Would you write out the listing verbatim and skip every picture in it?

>> begin

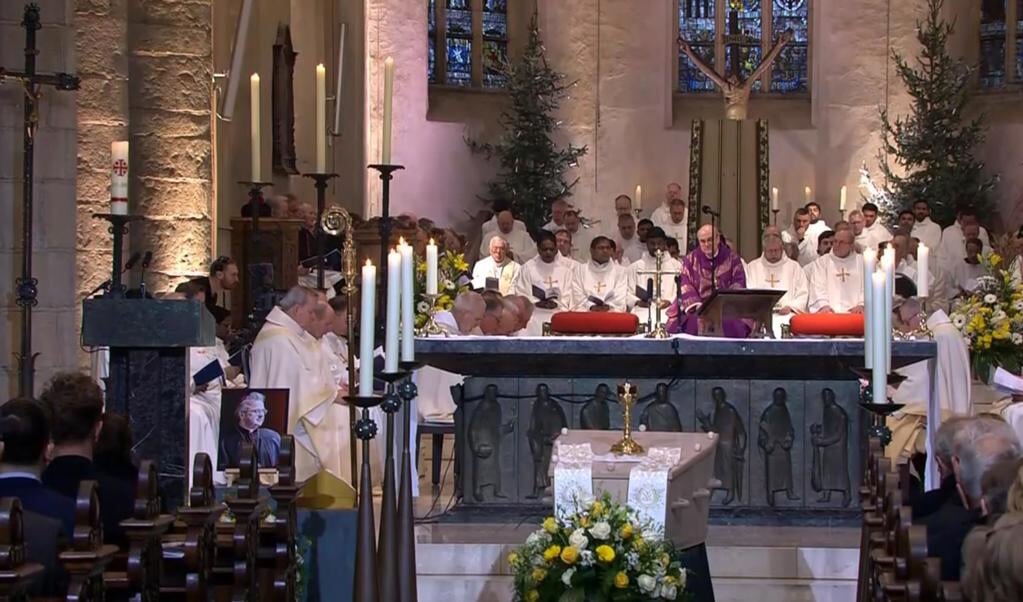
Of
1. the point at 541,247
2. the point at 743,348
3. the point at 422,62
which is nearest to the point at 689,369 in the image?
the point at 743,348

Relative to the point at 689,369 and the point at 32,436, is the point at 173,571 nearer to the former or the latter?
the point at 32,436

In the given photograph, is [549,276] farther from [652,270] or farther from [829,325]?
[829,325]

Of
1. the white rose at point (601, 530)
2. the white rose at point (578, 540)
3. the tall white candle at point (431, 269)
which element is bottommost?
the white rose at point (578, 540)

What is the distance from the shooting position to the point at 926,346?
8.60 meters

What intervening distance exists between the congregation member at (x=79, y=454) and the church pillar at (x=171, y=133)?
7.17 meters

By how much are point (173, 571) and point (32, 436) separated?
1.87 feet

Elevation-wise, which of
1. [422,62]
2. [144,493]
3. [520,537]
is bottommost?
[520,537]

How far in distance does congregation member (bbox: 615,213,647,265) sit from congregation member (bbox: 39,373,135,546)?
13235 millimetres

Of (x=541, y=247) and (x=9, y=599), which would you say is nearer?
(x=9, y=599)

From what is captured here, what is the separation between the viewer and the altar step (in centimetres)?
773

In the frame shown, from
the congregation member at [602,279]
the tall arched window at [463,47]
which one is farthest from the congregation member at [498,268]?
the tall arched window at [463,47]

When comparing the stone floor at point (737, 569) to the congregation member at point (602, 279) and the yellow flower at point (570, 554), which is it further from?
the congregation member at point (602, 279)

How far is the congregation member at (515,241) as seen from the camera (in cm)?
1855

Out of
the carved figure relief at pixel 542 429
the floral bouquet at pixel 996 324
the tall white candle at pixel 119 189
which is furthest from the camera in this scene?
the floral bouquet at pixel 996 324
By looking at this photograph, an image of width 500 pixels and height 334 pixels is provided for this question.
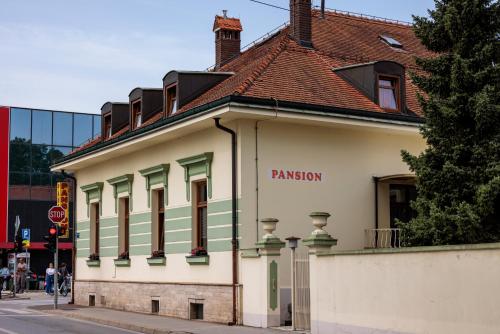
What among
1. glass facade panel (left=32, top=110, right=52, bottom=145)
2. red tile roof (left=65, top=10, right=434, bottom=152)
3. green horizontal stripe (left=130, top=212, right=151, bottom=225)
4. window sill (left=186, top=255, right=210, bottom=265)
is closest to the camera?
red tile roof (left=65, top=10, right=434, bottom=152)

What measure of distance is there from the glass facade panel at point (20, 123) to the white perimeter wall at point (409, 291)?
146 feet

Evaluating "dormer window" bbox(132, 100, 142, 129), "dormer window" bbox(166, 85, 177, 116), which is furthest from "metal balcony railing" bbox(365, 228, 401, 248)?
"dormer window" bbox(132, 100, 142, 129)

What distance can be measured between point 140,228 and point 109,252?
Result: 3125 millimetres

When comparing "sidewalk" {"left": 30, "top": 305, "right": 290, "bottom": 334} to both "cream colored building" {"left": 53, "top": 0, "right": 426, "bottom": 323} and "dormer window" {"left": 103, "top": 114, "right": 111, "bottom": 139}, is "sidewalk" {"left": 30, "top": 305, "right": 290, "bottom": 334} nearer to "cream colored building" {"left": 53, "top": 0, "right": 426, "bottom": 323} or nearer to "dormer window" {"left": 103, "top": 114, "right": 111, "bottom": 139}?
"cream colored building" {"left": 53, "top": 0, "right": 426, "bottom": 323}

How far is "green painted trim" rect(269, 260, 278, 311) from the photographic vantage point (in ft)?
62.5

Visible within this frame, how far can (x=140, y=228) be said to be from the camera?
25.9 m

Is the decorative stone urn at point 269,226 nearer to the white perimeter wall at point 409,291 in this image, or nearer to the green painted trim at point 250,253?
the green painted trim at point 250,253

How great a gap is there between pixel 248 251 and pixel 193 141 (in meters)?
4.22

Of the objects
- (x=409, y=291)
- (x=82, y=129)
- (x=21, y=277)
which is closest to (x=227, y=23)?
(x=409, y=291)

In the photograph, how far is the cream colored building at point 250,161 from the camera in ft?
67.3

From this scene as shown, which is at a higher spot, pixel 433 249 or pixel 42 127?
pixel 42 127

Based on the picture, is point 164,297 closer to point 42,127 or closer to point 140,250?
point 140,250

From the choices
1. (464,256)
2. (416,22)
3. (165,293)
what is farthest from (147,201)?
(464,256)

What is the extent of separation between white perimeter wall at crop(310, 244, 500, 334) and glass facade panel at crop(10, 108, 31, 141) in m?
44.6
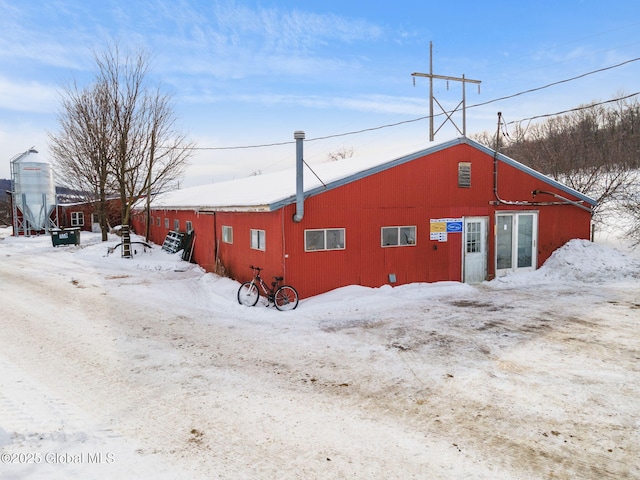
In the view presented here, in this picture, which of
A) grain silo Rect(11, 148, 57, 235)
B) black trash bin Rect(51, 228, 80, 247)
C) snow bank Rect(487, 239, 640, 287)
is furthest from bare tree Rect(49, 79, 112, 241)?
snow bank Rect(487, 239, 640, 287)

>> end

◆ **Answer for this exercise**
Of
1. the point at 541,247
2. the point at 743,348
3. the point at 422,62
which is nearest to the point at 689,369 in the image?
the point at 743,348

Relative to the point at 689,369 and the point at 32,436, is the point at 173,571 nearer to the former or the latter?
the point at 32,436

In the given photograph, is [549,276] farther from [652,270] or farther from [829,325]?
[829,325]

Of
1. the white rose at point (601, 530)
2. the white rose at point (578, 540)
3. the tall white candle at point (431, 269)
which element is bottommost?
the white rose at point (578, 540)

What is the distance from the shooting position to the point at 926,346?
8.60 meters

What intervening distance exists between the congregation member at (x=79, y=454) and the church pillar at (x=171, y=133)?
7.17 meters

By how much are point (173, 571) and point (32, 436) separated?
1.87 feet

Elevation-wise, which of
1. [422,62]
2. [144,493]
3. [520,537]
is bottommost?
[520,537]

How far in distance does congregation member (bbox: 615,213,647,265) sit from congregation member (bbox: 39,373,135,546)?
13235 millimetres

Of (x=541, y=247) and (x=9, y=599), which would you say is nearer?
(x=9, y=599)

From what is captured here, what is the separation between the viewer and the altar step (in centimetres)?
773

In the frame shown, from
the congregation member at [602,279]
the tall arched window at [463,47]
which one is farthest from the congregation member at [498,268]?
the tall arched window at [463,47]

When comparing the stone floor at point (737, 569) to the congregation member at point (602, 279) and the yellow flower at point (570, 554), which is it further from?
the congregation member at point (602, 279)

How far is the congregation member at (515,241) as seen from the camera (in cm)?
1855

Out of
the carved figure relief at pixel 542 429
the floral bouquet at pixel 996 324
the tall white candle at pixel 119 189
which is furthest from the camera in this scene?
the floral bouquet at pixel 996 324
By looking at this photograph, an image of width 500 pixels and height 334 pixels is provided for this question.
What among
1. glass facade panel (left=32, top=110, right=52, bottom=145)
2. red tile roof (left=65, top=10, right=434, bottom=152)
3. green horizontal stripe (left=130, top=212, right=151, bottom=225)
4. window sill (left=186, top=255, right=210, bottom=265)
is closest to the camera?
red tile roof (left=65, top=10, right=434, bottom=152)

What measure of distance is there from the glass facade panel at point (20, 123) to the white perimeter wall at point (409, 291)?
146 feet

Evaluating "dormer window" bbox(132, 100, 142, 129), "dormer window" bbox(166, 85, 177, 116), which is furthest from "metal balcony railing" bbox(365, 228, 401, 248)?
"dormer window" bbox(132, 100, 142, 129)

What distance can be measured between point 140,228 and point 109,252?
Result: 3125 millimetres

When comparing "sidewalk" {"left": 30, "top": 305, "right": 290, "bottom": 334} to both "cream colored building" {"left": 53, "top": 0, "right": 426, "bottom": 323} and "dormer window" {"left": 103, "top": 114, "right": 111, "bottom": 139}, is "sidewalk" {"left": 30, "top": 305, "right": 290, "bottom": 334} nearer to "cream colored building" {"left": 53, "top": 0, "right": 426, "bottom": 323} or nearer to "dormer window" {"left": 103, "top": 114, "right": 111, "bottom": 139}?
"cream colored building" {"left": 53, "top": 0, "right": 426, "bottom": 323}

How far is "green painted trim" rect(269, 260, 278, 311) from the photographic vantage point (in ft)?
62.5

Visible within this frame, how far can (x=140, y=228) be said to be from the camera?
25.9 m

Is the decorative stone urn at point 269,226 nearer to the white perimeter wall at point 409,291 in this image, or nearer to the green painted trim at point 250,253?
the green painted trim at point 250,253

How great a gap is there between pixel 248 251 and pixel 193 141 (in meters)?
4.22

Of the objects
- (x=409, y=291)
- (x=82, y=129)
- (x=21, y=277)
which is closest to (x=227, y=23)?
(x=409, y=291)

In the photograph, how far is the cream colored building at point 250,161 from the camera in ft?
67.3

From this scene as shown, which is at a higher spot, pixel 433 249 or pixel 42 127?
pixel 42 127

Based on the picture, is point 164,297 closer to point 42,127 or closer to point 140,250?
point 140,250

From the choices
1. (464,256)
2. (416,22)
3. (165,293)
what is farthest from (147,201)?
(464,256)

What is the extent of separation between white perimeter wall at crop(310, 244, 500, 334) and glass facade panel at crop(10, 108, 31, 141) in m?
44.6
In the view presented here, in this picture, which of
A) grain silo Rect(11, 148, 57, 235)
B) black trash bin Rect(51, 228, 80, 247)
C) snow bank Rect(487, 239, 640, 287)
is furthest from bare tree Rect(49, 79, 112, 241)?
snow bank Rect(487, 239, 640, 287)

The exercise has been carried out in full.